I went to use the phrase “eke toward” today, in the sense of “very gradually but increasingly move toward”. I thought this was cromulent, because I’ve heard & used it occasionally in the past. But I could only find it attested pretty rarely online—e.g.:
“Eking towards the door…” — Dave Webb, 2019
“As we eek towards [sic?] 15k subscribers…” — Reddit user gergo_v, 2019
“I focused on the asphalt shaking under me so I wouldn’t have to watch my house barely eking toward me from the end of the road.” — The Pain Eater, 2018
“We’re slowly eking toward the healthy side of the business ledger” — Night Hawk, 2015
“Quarterbacks keep throwing interceptions for Arizona and we might eek toward [sic?] #FreeWerlinger territory.” — Zack Rosenblatt, 2015
“I stand facing him, with his fingers, hand and arm eking towards me.” — Broken Bones, 2011
“…I’ve found myself eking toward a fence-sitting position about Twitter…” — J. C. Hutchins, 2010
“Hoyt’s blood was cool now, and eking toward cold.” — Morrigan’s Cross, 2006
“Many, very many, are the sons of St. David who wear the leek to distinguish from enemies; but it is the heart’s leek eking toward the pure and hallowed paths of religion and knowledge.” — The Opal: A Monthly Periodical of the State Lunatic Asylum, Vol. 8, 1858
Notably, most of these citations are recent, so I thought this form might be a recent development. But there is that one citation from the mid-1800s that made me think it might be older, and just rare enough that it’s not well documented, or not trivial to search for. There aren’t any attestations in Google Ngrams, or there are so few that it falls below the searchable threshold.
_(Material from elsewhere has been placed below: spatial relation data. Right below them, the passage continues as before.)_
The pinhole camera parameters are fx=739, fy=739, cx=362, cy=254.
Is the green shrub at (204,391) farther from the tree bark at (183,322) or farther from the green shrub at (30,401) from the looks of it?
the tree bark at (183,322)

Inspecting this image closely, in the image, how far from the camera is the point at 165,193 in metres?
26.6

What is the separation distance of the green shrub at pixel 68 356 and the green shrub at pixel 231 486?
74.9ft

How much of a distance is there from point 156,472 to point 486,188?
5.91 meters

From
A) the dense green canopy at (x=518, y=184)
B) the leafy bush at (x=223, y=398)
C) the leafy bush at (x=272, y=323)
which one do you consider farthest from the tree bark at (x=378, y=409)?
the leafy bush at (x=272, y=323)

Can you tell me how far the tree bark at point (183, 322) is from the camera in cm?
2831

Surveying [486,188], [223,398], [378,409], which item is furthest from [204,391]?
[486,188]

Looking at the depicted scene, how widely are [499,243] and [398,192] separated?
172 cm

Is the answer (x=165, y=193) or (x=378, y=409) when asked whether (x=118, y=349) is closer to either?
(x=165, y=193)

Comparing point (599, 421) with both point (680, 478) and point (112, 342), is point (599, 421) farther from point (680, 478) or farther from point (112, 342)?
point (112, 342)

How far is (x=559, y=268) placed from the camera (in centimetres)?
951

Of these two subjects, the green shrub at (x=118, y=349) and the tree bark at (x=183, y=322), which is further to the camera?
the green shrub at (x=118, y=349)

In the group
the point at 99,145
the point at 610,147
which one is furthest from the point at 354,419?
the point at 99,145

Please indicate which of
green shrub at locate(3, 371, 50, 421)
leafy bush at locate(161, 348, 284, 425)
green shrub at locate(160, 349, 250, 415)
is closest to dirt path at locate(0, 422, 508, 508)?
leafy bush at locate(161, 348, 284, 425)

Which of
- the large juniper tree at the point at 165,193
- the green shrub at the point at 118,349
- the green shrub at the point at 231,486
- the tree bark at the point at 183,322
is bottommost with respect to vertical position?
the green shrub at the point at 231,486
So my question is: is this a new form, derived from “eke out (a living)” after it became solidified as a set phrase? Or is it an old form, albeit rare, from Early Modern English or Middle English, when “eke” was still a productive verb with the sense of “increasing”, “growing”, or “stretching”? (From which we get the set phrase “eke out”, i.e., to stretch your meager means to last longer.)